Un caballo sin jinete llegó a un hato de vacunos en el Paso del Adelantado. Una cuadrilla de esclavos rebuscó en las breñas de aquellos territorios hasta encontrar al quintero del fisco real desvanecido por un soponcio sufrido, cuando recorría las estancias de esos parajes tratando de hacer el inventario de mil reses que algunos colonos daban en donación al rey de España. Llevado en parihuela a la ciudad de los Reyes de Upar, de nada habían servido las lancetillas de sangría ni la inhalación de esencias curativas. Se aprestaba a morir después de confesión y testamento para dar cuentas a Dios y a su monarca. El albacea entregó ese depósito y en tenencia, las bolsas de oro de los quintos del rey al mismísimo gobernador y Capitán General de las Provincias de Santa Marta, Francisco de Ribamontán Santander, con sede de gobierno en el Valle de Upar.
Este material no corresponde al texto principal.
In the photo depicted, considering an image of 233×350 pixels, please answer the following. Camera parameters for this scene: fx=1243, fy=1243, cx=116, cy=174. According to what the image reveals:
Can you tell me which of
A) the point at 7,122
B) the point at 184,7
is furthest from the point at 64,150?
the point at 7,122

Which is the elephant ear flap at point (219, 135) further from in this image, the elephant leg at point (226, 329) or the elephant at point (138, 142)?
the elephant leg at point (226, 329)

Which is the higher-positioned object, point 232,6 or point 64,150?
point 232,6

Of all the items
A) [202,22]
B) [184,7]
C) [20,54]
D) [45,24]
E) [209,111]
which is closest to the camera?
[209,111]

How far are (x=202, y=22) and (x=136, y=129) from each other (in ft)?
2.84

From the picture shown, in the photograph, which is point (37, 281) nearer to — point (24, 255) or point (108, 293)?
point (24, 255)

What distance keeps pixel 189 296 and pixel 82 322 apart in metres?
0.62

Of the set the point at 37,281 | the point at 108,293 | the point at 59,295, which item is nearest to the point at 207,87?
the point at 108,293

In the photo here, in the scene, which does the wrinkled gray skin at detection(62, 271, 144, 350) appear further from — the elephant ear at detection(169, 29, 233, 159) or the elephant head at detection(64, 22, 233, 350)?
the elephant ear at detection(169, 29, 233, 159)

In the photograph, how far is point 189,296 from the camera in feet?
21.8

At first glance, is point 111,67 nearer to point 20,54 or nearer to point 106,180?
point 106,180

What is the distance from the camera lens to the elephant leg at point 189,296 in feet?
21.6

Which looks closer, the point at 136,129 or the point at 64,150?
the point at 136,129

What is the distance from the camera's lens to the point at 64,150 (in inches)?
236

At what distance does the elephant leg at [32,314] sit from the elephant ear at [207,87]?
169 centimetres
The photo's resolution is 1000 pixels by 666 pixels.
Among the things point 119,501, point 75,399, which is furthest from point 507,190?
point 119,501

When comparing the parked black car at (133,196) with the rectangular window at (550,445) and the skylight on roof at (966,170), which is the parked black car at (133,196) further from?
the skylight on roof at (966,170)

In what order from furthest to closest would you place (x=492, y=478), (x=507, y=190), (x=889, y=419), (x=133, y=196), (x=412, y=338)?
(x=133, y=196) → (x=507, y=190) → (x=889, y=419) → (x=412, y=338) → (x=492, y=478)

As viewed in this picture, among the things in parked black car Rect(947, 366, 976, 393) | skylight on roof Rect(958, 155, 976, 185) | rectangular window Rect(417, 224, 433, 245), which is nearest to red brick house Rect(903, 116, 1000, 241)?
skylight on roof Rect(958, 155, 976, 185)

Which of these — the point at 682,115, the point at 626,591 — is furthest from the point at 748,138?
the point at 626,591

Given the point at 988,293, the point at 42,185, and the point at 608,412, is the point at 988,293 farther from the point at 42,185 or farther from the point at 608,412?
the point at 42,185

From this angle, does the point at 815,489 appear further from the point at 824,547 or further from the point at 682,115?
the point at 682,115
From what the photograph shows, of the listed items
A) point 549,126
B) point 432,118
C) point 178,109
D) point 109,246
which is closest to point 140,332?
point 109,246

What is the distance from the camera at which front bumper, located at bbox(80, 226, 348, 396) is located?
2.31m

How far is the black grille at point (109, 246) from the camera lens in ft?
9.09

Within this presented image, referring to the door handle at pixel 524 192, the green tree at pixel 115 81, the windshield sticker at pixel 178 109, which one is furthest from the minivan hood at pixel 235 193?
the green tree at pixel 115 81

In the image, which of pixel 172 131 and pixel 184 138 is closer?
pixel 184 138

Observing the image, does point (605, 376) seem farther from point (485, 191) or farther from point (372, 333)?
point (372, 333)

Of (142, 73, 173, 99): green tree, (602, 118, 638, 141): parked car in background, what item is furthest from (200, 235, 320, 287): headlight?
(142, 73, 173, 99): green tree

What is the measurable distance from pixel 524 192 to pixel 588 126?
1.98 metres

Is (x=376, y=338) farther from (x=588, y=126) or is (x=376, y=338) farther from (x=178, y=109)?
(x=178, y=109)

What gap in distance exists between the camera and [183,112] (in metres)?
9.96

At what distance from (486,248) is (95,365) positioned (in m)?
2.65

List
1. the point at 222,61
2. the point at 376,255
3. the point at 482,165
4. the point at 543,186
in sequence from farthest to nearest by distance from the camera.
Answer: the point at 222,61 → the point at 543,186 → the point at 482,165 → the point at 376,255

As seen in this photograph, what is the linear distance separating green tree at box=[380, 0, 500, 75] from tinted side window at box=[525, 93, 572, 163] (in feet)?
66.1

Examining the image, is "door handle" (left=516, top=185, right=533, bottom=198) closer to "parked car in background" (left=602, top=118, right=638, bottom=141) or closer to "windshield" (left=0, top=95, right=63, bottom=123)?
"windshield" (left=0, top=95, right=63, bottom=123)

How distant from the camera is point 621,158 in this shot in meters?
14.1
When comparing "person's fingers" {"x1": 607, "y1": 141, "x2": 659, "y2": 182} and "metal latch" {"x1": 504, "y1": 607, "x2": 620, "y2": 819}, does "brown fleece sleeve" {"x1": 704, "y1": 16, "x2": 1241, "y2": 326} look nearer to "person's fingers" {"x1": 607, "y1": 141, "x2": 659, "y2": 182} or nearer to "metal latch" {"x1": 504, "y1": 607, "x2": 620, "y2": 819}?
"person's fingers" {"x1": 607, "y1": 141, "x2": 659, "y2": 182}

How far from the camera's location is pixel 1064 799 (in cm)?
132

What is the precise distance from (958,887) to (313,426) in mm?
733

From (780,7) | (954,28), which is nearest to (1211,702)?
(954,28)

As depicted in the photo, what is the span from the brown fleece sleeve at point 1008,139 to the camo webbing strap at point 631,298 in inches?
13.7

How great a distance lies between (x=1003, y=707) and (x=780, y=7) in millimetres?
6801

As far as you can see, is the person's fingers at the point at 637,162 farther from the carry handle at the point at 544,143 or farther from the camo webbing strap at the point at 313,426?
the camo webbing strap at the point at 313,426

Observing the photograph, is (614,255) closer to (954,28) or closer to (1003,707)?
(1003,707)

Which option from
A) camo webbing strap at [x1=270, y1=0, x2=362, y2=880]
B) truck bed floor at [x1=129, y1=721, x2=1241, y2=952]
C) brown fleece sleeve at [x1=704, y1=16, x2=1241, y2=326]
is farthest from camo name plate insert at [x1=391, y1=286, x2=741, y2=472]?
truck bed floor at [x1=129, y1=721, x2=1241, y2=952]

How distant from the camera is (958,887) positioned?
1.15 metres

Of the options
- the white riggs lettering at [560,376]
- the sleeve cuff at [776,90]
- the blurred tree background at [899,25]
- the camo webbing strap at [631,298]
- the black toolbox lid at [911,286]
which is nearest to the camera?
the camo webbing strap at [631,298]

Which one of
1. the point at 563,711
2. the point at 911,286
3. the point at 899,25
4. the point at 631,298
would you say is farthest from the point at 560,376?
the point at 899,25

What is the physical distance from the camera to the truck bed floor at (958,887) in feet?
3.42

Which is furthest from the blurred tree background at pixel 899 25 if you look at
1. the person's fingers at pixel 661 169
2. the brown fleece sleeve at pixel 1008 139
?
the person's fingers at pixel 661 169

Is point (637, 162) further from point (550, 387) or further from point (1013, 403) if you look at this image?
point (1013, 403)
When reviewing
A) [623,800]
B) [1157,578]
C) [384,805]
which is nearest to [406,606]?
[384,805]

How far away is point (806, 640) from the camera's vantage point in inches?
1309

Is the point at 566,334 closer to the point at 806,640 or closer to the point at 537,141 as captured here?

En paz el territorio, el gobernador se dedicó entonces al laboreo de minas. Sus esclavos trituraban con golpes de mazos las piedras de pecas verdes traídas de Perijá para extraer cobre; se allegaban calizas de la Nevada, carbón de piedra de Tucuy; muestras de una supuesta mina de plata de Chiriguaná, y de yeso de Castillete. Fue cuando, a petición de los colonos blancos asentados en el Valle de Euparí, solicitó al Consejo de Indias la anuencia para esclavizar a indios tupes y chimilas, pretextando sus crueldades, su condición de indómitos y las revueltas constantes de ellos.

EL JUICIO DE RESIDENCIA

Un día supo el gobernador que a Cartagena había llegado Pedro de Valenzuela, un juez de residencia para pedirle cuentas de su gestión. Viajó entonces a Santa Marta para enfrentar 130 cargos, entre ellos, su apropiación de 78 libras aragonesas de oro que el quintero, Sebastián de Valdeomar, antes de morir, le había dejado en custodia. Tampoco dio razones de su venta de indios esclavizados, ni del contrabando de negros que hizo con Melchor Home, preso en Sevilla por eso. En apuro por esas acusaciones, un día vistió la sotana de novicio y se refugió en un convento franciscano. De allí medio desnudo y arrastras, lo hizo sacar el juez y lo metió en una celda del Cabildo. Dos meses después fue sentenciado a pagar mil ducados y 90.000 maravedíes. Además, fue desterrado a Honduras donde le vino la muerte que puso remate a los infortunios que le llegaron aparejados.

De ese Santander, mandatario de látigo y escapulario que vivió del expolio de los indios, de la desamparada desgracia de los negros y de los hurtos a su rey, saldría un vástago de quinta generación, el general Francisco de Paula, que con su sable le rendiría culto a la libertad de América, y le daría fisonomía legal a la República.

Casa de campo, Las Trinitarias, La Mina, territorio de la Sierra Nevada, mayo 20 de 2022.